乜野係melting point of water急!
乜野係melting point of water.
- 草草Lv 61 decade agoFavorite Answer
The melting point of a crystalline solid is the temperature range at which it changes state from solid to liquid. Although the phrase would suggest a specific temperature and is commonly and incorrectly used as such in most textbooks and literature, most crystalline compounds actually melt over a range of a few degrees or less. At the melting point the solid and liquid phase exist in equilibrium. When considered as the temperature of the reverse change from liquid to solid, it is referred to as the freezing point. Because of the ability of some substances to supercool, the freezing point is not considered to be a characteristic property of a substance
For most substances, melting and freezing points are essentially equal. For example, the melting point and freezing point of the element mercury is 234.32 kelvin (−38.83 °C or −37.89 °F). However, certain substances possess differing solid-liquid transition temperatures. For example, agar melts at 85 °C (185 °F) and solidifies from 31 °C to 40 °C (89.6 °F to 104 °F); this process is known as hysteresis.
Certain materials, such as glass, may harden without crystallizing; these are called amorphous solids. Amorphous materials as well as some polymers do not have a true melting point as there is no abrupt phase change at any specific temperature. Instead, there is a gradual change in their viscoelastic properties over a range of temperatures. Such materials are characterized by a glass transition temperature which may be roughly defined as the "knee" point of the material's density vs. temperature graph.

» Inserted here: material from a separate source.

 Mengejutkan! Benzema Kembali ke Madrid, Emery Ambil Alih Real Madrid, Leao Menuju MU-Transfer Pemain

The melting point of water at 1 atmosphere of pressure is very close  to 0 °C (32 °F, 273.15 K), this is also known as the ice point. In the presence of nucleating substances the freezing point of water is the same as the melting point, but in the absence of nucleators water can supercool to −42 °C (−43.6 °F, 231 K) before freezing.

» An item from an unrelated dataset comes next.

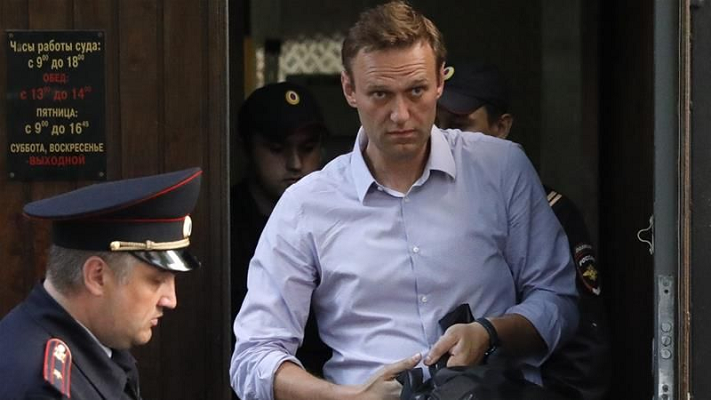 Pemimpin oposisi Rusia, Alexei Navalny. /Independent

Unlike the boiling point, the melting point is relatively insensitive to pressure. Melting points are often used to characterize organic compounds and to ascertain the purity. The melting point of a pure substance is always higher and has a smaller range than the melting point of an impure substance. The more impurity is present, the lower the melting point and the broader the range. Eventually, a minimum melting point will be reached. The mixing ratio that results in the lowest possible melting point is known as the eutectic point.

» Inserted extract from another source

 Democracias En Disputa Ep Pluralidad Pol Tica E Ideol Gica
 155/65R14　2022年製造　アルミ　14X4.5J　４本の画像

The chemical element with the highest melting point is tungsten, at 3695 K (3422 °C, 6192 °F) making it excellent for use as filaments in light bulbs. The often-cited carbon does not melt at ambient pressure but sublimates at about 4000 K; a liquid phase only exists above pressures of 10 MPa and estimated 4300–4700 K. Tantalum hafnium carbide (Ta4HfC5) is a refractory compound with a very high melting point of 4488 K (4215 °C, 7619 °F). At the other end of the scale, helium does not freeze at all at normal pressure, even at temperatures infinitesimally close to absolute zero; pressures over 20 times normal atmospheric pressure are necessary.